Return every line of the entries below that contains the word "nearest".

-.-.-

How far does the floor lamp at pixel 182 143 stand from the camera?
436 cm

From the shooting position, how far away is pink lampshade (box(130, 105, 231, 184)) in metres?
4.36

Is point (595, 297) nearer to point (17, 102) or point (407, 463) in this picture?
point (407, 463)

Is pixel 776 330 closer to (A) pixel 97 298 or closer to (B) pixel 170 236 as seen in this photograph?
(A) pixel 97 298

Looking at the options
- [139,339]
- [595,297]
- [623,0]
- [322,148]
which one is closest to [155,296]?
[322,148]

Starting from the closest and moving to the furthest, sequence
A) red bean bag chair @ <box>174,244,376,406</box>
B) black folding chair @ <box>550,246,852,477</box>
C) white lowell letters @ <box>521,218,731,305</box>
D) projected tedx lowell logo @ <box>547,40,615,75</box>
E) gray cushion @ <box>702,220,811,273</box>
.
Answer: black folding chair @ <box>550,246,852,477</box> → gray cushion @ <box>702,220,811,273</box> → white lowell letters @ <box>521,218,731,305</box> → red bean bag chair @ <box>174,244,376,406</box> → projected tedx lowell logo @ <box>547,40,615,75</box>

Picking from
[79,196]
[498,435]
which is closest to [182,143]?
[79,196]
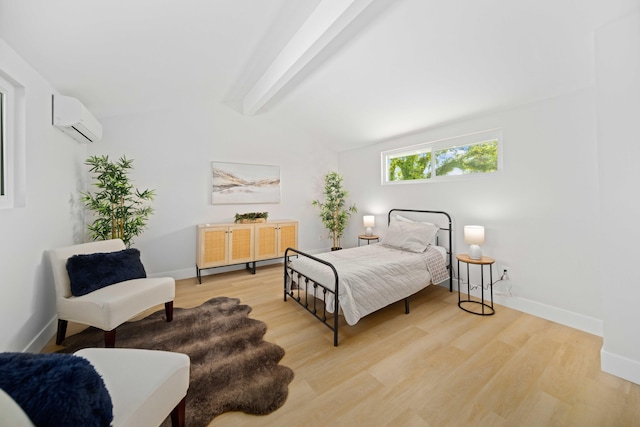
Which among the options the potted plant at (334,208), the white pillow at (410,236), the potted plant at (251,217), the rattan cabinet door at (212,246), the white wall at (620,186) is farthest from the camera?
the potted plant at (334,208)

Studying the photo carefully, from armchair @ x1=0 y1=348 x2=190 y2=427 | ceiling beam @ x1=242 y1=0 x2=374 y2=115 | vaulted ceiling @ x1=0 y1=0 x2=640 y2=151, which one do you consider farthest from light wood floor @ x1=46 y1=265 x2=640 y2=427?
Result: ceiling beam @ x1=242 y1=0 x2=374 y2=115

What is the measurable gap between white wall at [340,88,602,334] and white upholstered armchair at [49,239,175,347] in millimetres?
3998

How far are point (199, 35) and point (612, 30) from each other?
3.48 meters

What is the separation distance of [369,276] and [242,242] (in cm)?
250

-.-.-

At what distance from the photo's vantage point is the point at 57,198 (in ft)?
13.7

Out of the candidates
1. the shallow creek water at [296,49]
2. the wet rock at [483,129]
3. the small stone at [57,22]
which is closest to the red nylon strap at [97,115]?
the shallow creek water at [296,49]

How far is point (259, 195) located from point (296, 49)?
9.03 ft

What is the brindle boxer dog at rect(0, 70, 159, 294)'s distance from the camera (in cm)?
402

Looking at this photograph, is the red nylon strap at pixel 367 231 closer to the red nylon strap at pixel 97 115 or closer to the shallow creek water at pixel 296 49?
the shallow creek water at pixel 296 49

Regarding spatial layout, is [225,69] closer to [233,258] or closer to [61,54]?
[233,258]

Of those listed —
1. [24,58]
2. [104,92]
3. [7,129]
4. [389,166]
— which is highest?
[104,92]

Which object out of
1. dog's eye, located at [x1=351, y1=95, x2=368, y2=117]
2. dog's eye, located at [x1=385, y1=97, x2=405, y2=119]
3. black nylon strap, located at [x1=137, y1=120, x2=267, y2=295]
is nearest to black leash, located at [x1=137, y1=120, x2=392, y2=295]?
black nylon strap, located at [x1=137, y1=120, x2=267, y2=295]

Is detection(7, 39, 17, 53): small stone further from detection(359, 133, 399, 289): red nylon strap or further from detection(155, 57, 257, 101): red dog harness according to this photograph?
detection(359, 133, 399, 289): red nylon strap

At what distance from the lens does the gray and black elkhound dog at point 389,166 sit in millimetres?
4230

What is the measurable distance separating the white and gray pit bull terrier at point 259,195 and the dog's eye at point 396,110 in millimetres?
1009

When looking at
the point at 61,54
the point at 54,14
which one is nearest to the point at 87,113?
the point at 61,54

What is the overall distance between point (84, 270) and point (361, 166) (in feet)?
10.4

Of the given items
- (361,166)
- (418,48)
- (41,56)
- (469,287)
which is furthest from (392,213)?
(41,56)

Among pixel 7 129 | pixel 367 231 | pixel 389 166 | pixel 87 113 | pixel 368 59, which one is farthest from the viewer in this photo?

-.-.-

**REPLY TO THE TASK**
is nearest to black leash, located at [x1=137, y1=120, x2=392, y2=295]?
which one is nearest to the point at 87,113?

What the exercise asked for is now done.